The comment to the “Char” production in XML specifications is best ignored. It is very confusing and even incorrect. The “Char” production simply refers to a set of Unicode code points (different sets in different versions of XML). The set includes code points that you should never use in character data, as well as code points that should be avoided for various reasons. But such rules are at a level different from the formal rules of XML and requirements on XML implementations.
When selecting or writing a routine for checking character data, it depends on the application and purpose what should be accepted and what should be done with code points that fail the test.
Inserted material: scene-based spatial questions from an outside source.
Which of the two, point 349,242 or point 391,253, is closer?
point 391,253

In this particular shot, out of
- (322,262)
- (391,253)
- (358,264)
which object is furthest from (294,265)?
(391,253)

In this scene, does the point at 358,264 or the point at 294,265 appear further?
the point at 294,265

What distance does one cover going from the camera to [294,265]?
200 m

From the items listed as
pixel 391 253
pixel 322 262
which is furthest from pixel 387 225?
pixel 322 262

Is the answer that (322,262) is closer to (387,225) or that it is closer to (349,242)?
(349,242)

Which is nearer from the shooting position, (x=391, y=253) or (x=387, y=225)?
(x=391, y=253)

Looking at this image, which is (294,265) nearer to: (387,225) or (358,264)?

Even surrogate code points might be processed in some way instead of being just discarded; they may well appear due to confusions with encodings (or e.g. when a Java string has been naively taken as a string of Unicode characters – it is as such just a sequence of 16-bit code units).
I would ignore the verbage and just focus on the definitions:
XML 1.0:
Char ::= #x9 | #xA | #xD | [#x20-#xD7FF] | [#xE000-#xFFFD] | [#x10000-#x10FFFF]
Document authors are encouraged to avoid "compatibility characters", as defined in section 2.3 of [Unicode]. The characters defined in the following ranges are also discouraged. They are either control characters or permanently undefined Unicode characters:
[#x7F-#x84], [#x86-#x9F], [#xFDD0-#xFDEF],
[#x1FFFE-#x1FFFF], [#x2FFFE-#x2FFFF], [#x3FFFE-#x3FFFF],
[#x4FFFE-#x4FFFF], [#x5FFFE-#x5FFFF], [#x6FFFE-#x6FFFF],
[#x7FFFE-#x7FFFF], [#x8FFFE-#x8FFFF], [#x9FFFE-#x9FFFF],
[#xAFFFE-#xAFFFF], [#xBFFFE-#xBFFFF], [#xCFFFE-#xCFFFF],
[#xDFFFE-#xDFFFF], [#xEFFFE-#xEFFFF], [#xFFFFE-#xFFFFF],
[#x10FFFE-#x10FFFF].
XML 1.1:
Char ::= [#x1-#xD7FF] | [#xE000-#xFFFD] | [#x10000-#x10FFFF]
RestrictedChar ::= [#x1-#x8] | [#xB-#xC] | [#xE-#x1F] | [#x7F-#x84] | [#x86-#x9F]
Document authors are encouraged to avoid "compatibility characters", as defined in Unicode [Unicode]. The characters defined in the following ranges are also discouraged. They are either control characters or permanently undefined Unicode characters:
[#x1-#x8], [#xB-#xC], [#xE-#x1F], [#x7F-#x84], [#x86-#x9F], [#xFDD0-#xFDDF],
[#x1FFFE-#x1FFFF], [#x2FFFE-#x2FFFF], [#x3FFFE-#x3FFFF],
[#x4FFFE-#x4FFFF], [#x5FFFE-#x5FFFF], [#x6FFFE-#x6FFFF],
[#x7FFFE-#x7FFFF], [#x8FFFE-#x8FFFF], [#x9FFFE-#x9FFFF],
[#xAFFFE-#xAFFFF], [#xBFFFE-#xBFFFF], [#xCFFFE-#xCFFFF],
[#xDFFFE-#xDFFFF], [#xEFFFE-#xEFFFF], [#xFFFFE-#xFFFFF],
[#x10FFFE-#x10FFFF].
It sounds stupid because it is stupid. The First Edition of XML (1998) read "the legal graphic characters of Unicode." For whatever reason, the word "graphic" was removed from the Second Edition of 2000, perhaps because it is inaccurate: XML allows many characters that are not graphic characters.
The definition in the Char production is indeed the right place to look.